Edit the listing so that each occurrence of "black pants" becomes "dark trousers", leaving everything else unchanged.

-- START Supplied entries --

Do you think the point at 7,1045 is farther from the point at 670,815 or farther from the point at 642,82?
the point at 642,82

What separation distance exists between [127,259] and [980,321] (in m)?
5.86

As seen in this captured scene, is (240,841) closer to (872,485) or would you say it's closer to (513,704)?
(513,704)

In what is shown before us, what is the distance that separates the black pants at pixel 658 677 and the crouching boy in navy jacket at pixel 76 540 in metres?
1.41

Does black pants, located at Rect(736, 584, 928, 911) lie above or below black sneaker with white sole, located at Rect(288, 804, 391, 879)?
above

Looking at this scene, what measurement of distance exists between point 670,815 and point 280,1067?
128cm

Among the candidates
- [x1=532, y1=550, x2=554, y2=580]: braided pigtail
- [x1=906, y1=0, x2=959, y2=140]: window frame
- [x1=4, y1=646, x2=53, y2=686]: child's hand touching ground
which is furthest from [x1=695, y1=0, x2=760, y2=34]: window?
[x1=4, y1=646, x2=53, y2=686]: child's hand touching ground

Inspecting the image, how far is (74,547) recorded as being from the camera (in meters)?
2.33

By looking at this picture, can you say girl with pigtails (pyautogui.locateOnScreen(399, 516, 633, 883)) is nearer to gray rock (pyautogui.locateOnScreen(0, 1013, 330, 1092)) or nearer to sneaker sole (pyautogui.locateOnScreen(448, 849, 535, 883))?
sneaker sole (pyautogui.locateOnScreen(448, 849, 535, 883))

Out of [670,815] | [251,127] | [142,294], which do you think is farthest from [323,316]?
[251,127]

-- END Supplied entries --

- Answer:
Do you think the point at 7,1045 is farther from the point at 670,815 or farther from the point at 642,82?
the point at 642,82

What separation distance exists between [127,259] and [980,321] (in m)?
5.86

As seen in this captured scene, is (240,841) closer to (872,485) or would you say it's closer to (513,704)?
(513,704)

In what is shown before us, what is the distance that separates the dark trousers at pixel 658 677 and the crouching boy in navy jacket at pixel 76 540 in metres?
1.41

Does dark trousers, located at Rect(736, 584, 928, 911) lie above or below black sneaker with white sole, located at Rect(288, 804, 391, 879)?
above

Looking at this scene, what measurement of distance exists between point 670,815 and point 280,1067?
128cm

Among the candidates
- [x1=532, y1=550, x2=554, y2=580]: braided pigtail
- [x1=906, y1=0, x2=959, y2=140]: window frame
- [x1=4, y1=646, x2=53, y2=686]: child's hand touching ground
which is furthest from [x1=695, y1=0, x2=760, y2=34]: window?
[x1=4, y1=646, x2=53, y2=686]: child's hand touching ground

Inspecting the image, how far is (74,547) recorded as being from the camera (in meters)?
2.33

By looking at this picture, can you say girl with pigtails (pyautogui.locateOnScreen(399, 516, 633, 883)) is nearer to gray rock (pyautogui.locateOnScreen(0, 1013, 330, 1092)) or nearer to sneaker sole (pyautogui.locateOnScreen(448, 849, 535, 883))?
sneaker sole (pyautogui.locateOnScreen(448, 849, 535, 883))

Out of [670,815] | [251,127] | [142,294], which do you think is farthest from [323,316]?
[251,127]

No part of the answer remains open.